We sat down with Jandira to discuss how she ended up at SMI, the different facets of her transdisciplinary thesis, and plans for the future.

Urban mining and waste-pickers

“My PhD is on urban mining and the circular economy transition in Angola with a focus on the people behind it, who are often called scavengers though I prefer the title waste-pickers.

“Urban mining is a process of recovering materials from existing stock, like infrastructure, buildings, dump sites and municipalities, and is connected with the theory of circular economies, where nothing is wasted and everything is recycled.

“Angola has been in war for many years and that has increased the rate of poverty and unemployment, so there are a lot waste-pickers who collect materials to sell and try and improve their life.

“By collecting different materials like aluminium, copper and bronze and delivering them to the recycling industry, waste-pickers are not only providing economic and social benefits but also environmental benefits through waste management.

“Unfortunately they are not formalised by Angolan regulation, which is something I’d like to help change with my PhD.

“To sell the material they either go through middle-men with connections to the recycling industry or sell directly to the industry, but these groups often exploit them because they have no official organisation or protection."

Finding a path forward

“I originally wanted to become an orthopaedist through university so I could improve the opportunities for Angolans who couldn’t go overseas for high quality orthopaedic care, but I wasn’t able to due to an operation at the time.

“So I ended up just asking my father to go to the university and pick any course that he thought I should do, and he ended up choosing Natural Resources and Environmental Engineering.

“When I first started the course I was just… getting through it… but I started to realise how closely related issues like solid waste management, environmental policy and practice and community development were, which I was really interested in, and I started to enjoy it.

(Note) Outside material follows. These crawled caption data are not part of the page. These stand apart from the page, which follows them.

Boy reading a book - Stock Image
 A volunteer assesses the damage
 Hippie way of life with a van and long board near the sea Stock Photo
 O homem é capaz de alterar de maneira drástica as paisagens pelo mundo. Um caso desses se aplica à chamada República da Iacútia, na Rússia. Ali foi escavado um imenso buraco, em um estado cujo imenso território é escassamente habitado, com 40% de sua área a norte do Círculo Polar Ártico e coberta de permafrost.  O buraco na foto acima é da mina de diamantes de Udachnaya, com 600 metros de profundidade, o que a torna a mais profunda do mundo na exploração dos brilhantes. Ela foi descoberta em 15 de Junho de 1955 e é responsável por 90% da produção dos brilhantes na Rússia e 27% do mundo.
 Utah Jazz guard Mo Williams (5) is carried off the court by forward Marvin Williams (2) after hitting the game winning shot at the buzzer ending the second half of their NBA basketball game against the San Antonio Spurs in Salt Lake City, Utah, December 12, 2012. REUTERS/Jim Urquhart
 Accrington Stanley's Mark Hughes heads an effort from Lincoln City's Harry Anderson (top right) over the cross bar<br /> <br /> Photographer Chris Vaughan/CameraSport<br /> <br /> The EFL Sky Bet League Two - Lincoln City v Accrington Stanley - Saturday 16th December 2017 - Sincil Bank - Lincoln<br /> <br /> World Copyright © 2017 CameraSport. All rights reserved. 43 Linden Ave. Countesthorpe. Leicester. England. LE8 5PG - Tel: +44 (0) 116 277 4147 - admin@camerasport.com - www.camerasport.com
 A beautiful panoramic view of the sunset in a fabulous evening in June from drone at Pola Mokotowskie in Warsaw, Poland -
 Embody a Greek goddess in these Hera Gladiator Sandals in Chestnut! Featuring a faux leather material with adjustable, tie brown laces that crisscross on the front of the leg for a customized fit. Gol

“Before I had even finished my Masters I knew I wanted to do a project involving waste-pickers in Angola, and I started to reach out to potential supervisors and share the idea.

“I received a lot of feedback from some Professors, a lot of them liked it, and then I received an email from Professor Saleem Ali.

“I was originally going to go to the University of Delaware, where Saleem is a Professor, but I ended up needing an operation and couldn’t make it, which really frustrated me.

“I spoke to Saleem, I told him I was exasperated and didn’t know what to do but that I definitely wanted to do the PhD on this topic.

“That’s when he suggested I apply at The University of Queensland in Australia.”

Time at SMI so far

“I consider myself very lucky to be at the SMI.

“People made me feel welcome and when I explained my health situation they were very understanding, which is something I didn’t even experience much in Angola.

“I also have a great circle of friends.

“There is Ghanaian community, there is a Nigerian community and other African communities - though there aren’t any Angolan communities."

Life after her PhD

“Some people think that once you get a masters or a PhD that you should go on to make a lot of money, but that is not really how I think about it. Life is more than that.

“The first thing I am going to do after my PhD is go back to Angola, propose my project and do what I can to make the government formalise waste-pickers by helping them to create an association if there is none.

“It will help the society in general respect waste pickers as services providers or professional workers and appreciate the amazing job in becoming drivers of recycling in Angola.

“I’m inspired by them - despite the fact they are in such a vulnerable position, they are so persistent and always have the hope that tomorrow will be a better day.

“They decide not to do something criminal – even though some people better-off in society still do - but to work hard to earn a living and support their family.

“I know that I will not change the world or even Angola as a whole but if I can change one waste pickers’ life, I will be more than contented.”